> Source passage:
--------------------------------
Given (1), the probability that an individual decides to engage in a money laundering transaction is

$$\mathrm{P}\left[w>\widehat{w}\left(S,\widehat{e}\right)\right]$$
(2)

As we do not know the probability distribution of w, we restrict ourselves to defining a probability measureFootnote 10 consistent with the probability defined in (2). In particular, starting from the deterrence threshold \(\widehat{w}\left(S,\widehat{e}\right)\) expressed in (1), we define a probability measure such that the condition determining the probability expressed in (2) is verified for a given value of w. Specifically, we define the money-laundering rateFootnote 11 (MLR) as

$$MLR\left(S,\widehat{e}\right)=1-\widehat{w}\left(\widehat{e}\right)=1-S\left[{I}_{E}\left(\widehat{e}\right)-{G}_{E}\left(\widehat{e}\right)\right]$$
(3)

As expected, the money laundering rate negatively depends on sanctions \(S\) (see Fig. 3 and proof A.1.2. in Appendix 1). As illustrated in Fig. 3, for any level of sanctions S, the money laundering rate \(MLR\left(\widehat{e}\right)\) is minimal when the reporting test is set equal to the gold standard \({\widehat{e}}_{gold}\) (see proof A.1.3 in Appendix 1).Footnote 12

Result 1

(Deterrence) The reporting test that minimizes the money-laundering rate is the gold standard \({\widehat{e}}_{gold}: {i}_{E}\left({\widehat{e}}_{gold}\right)={g}_{E}\left({\widehat{e}}_{gold}\right)\).Footnote 13 Sanctions negatively affect the money laundering rate.
--------------------------------
> Supplied entries:
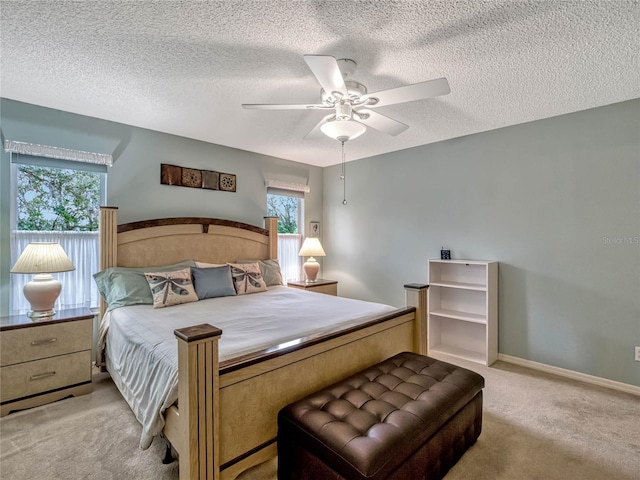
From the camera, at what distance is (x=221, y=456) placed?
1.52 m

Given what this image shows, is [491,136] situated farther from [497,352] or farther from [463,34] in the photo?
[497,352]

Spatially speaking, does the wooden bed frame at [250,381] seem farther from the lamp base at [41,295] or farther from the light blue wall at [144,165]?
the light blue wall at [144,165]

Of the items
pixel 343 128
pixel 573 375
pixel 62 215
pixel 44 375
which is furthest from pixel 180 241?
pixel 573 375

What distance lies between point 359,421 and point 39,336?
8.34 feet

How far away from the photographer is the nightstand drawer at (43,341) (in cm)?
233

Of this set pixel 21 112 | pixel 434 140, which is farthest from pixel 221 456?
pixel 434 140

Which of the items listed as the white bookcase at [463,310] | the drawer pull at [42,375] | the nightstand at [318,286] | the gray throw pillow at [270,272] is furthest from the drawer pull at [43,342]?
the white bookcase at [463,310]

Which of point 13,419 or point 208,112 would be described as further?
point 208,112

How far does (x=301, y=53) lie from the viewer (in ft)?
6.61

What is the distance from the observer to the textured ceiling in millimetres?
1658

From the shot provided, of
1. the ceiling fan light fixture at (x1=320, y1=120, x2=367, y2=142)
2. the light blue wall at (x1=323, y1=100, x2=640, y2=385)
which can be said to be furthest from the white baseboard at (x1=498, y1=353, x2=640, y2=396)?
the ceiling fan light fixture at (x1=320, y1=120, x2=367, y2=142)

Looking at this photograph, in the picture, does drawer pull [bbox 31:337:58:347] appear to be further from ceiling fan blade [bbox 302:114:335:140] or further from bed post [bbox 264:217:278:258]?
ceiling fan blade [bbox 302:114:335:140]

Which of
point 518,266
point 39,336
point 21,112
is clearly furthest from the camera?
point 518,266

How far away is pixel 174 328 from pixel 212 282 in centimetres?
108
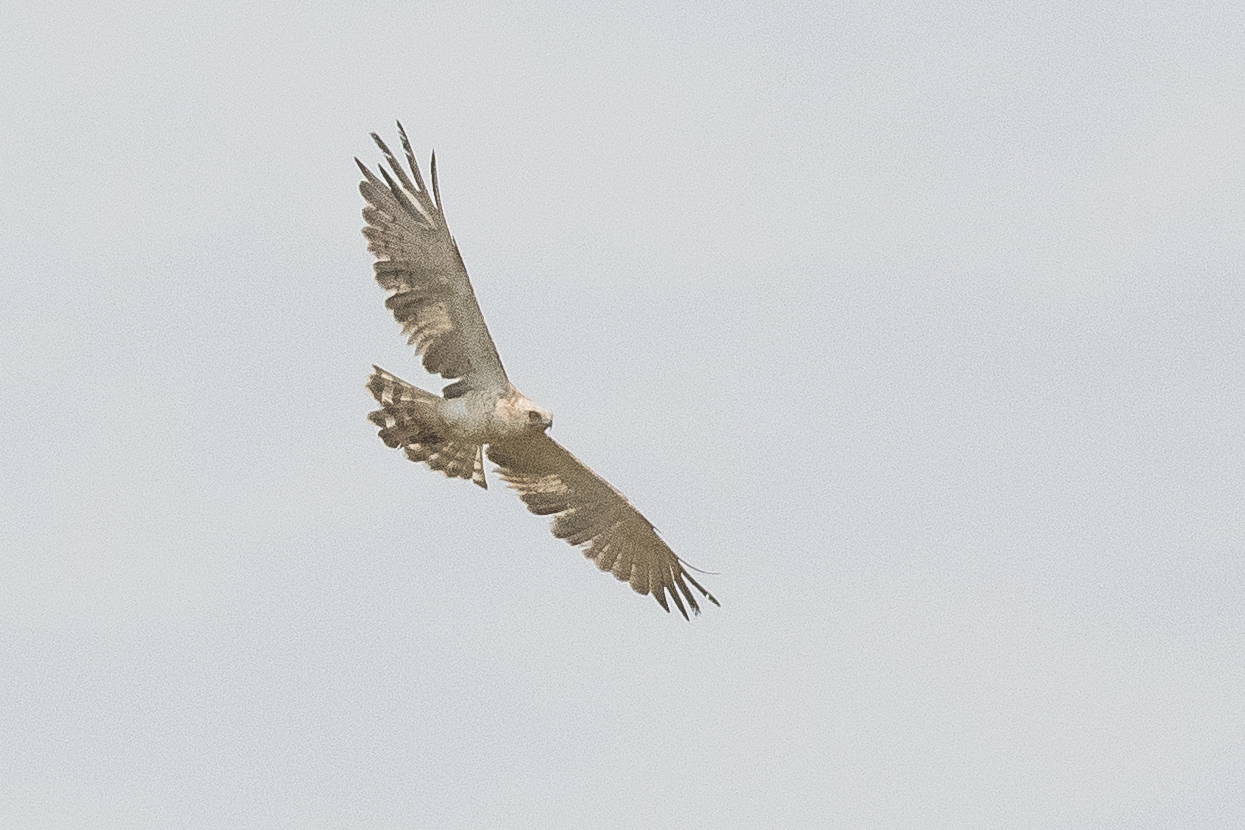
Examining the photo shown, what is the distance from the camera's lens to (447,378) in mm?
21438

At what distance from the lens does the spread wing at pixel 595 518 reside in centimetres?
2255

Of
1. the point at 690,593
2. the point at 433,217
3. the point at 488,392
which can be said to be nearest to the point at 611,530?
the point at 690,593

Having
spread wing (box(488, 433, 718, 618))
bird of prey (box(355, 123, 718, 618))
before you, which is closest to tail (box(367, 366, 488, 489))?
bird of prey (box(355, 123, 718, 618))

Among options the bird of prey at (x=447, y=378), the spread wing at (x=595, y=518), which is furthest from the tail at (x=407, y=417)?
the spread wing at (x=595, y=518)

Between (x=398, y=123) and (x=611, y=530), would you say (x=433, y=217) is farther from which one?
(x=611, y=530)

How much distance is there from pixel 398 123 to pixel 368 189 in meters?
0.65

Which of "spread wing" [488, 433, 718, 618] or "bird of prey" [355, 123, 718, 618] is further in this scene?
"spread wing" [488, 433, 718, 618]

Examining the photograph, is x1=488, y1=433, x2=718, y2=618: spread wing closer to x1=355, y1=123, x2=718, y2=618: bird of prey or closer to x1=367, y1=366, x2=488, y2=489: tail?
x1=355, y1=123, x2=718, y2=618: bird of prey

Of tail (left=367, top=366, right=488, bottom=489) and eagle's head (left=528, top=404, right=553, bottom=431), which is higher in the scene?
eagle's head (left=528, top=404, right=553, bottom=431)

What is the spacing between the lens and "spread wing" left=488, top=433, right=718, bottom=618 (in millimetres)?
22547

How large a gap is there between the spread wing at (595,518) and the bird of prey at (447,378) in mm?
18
--------------------------------
> Task goal:
Continue the passage on money-laundering deterrence and reporting tests, picking up directly after its final sentence.

> Solved exercise:
2.4 Reporting Activity, Errors, and Accuracy

As shown in Sect. 2.3, by setting the reporting test, signaling bodies can affect the money laundering rate. If they opt for the gold standard, they maximize deterrence. However, the reporting test implemented by intermediaries depends on their aims. Different elements concur in the formation of the reporting test used by the signaling bodies: primarily, the bank’s incentive to monitor and report and the actual possibility to identify the true nature of a transaction (Takàts 2011). Monitoring and reporting are costly tasks for signaling bodies. Similarly, mistakes in these dual tasks are costly because type-II errors are typically sanctioned by the upper levels of the AML system, and type-I errors can imply relevant reputational costs. Although it is not obvious that type-I and type-II errors should be equally weighted from the intermediaries’ perspective and even from a social welfare maximization perspective, given the overall approach of the AML system described in Sect. 1, we assume that the pivotal objective for signaling bodies is to maximize the accuracy of their reporting activity.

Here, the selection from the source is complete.